Rate limit
The SSG always sends DHCP-Discover requests to Radius for authorization. If the client equipment starts spamming DHCP-Discover requests, it will cause a heavy load on the Radius server. To prevent such situations, an optional rate limit control mode is introduced in version 9.5.3 to limit the number of DHCP-Discover requests from a subscriber.

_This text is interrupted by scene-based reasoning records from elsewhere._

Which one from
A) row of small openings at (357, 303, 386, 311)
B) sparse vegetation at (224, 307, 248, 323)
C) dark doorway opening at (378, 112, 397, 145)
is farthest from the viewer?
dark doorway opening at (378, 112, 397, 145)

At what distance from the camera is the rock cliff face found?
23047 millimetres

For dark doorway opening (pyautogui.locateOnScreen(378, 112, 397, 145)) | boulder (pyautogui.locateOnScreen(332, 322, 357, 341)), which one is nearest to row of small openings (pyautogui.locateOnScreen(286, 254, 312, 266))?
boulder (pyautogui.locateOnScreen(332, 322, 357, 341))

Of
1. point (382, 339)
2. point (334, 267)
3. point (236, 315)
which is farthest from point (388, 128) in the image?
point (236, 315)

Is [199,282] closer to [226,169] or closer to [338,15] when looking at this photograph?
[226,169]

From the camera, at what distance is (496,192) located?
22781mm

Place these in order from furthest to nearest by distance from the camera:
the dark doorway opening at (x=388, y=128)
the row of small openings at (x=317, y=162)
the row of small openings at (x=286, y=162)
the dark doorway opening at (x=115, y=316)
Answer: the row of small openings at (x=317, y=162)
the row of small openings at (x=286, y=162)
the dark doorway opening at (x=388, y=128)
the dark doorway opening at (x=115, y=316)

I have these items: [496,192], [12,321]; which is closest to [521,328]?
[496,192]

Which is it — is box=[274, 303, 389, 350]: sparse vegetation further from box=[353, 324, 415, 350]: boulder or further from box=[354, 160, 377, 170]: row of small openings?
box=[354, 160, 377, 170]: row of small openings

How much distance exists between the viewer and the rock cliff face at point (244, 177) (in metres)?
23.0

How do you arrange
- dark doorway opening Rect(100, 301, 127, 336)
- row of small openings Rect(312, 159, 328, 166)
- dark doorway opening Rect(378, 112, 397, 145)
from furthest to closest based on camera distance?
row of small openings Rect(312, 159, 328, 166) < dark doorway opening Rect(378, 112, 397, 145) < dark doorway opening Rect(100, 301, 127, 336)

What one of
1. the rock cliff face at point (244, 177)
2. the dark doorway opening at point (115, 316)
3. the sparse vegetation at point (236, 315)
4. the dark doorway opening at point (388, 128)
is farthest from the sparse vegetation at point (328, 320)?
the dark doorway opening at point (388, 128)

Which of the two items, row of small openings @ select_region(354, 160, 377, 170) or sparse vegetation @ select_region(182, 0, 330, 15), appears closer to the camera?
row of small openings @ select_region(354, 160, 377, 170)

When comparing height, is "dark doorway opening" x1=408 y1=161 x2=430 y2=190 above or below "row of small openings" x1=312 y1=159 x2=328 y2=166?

The rate limit is enabled by a parameter in fastdpi.conf:
# Controls the number of DHCP requests per second # Sets the max number of DHCP Discover requests per second for the subscriber # If this number is exceeded, the subscriber is banned for bras_dhcp_ratelimit_ban seconds - # all his DHCP Discover requests are being silently dropped. # 0 - ratelimit control is disabled (this is the default value) #bras_dhcp_ratelimit=0 # Time to ban a subscriber if ratelimit is exceeded, in seconds # When ratelimit control mode is enabled (bras_dhcp_ratelimit != 0) # this parameter must be set different from 0. #bras_dhcp_ratelimit_ban=0
By default, rate limit control is disabled: bras_dhcp_ratelimit=0
.
With rate limit enabled, once the specified limit is reached, all DHCP Discover from the subscriber is silently dropped for bras_dhcp_ratelimit_ban
seconds.
CLI commands dhcp show / dhcp show stat display rate-limit metrics: the total number of requests dropped in excess of rate-limit and the current rate limit counter - how many requests are dropped in the current second.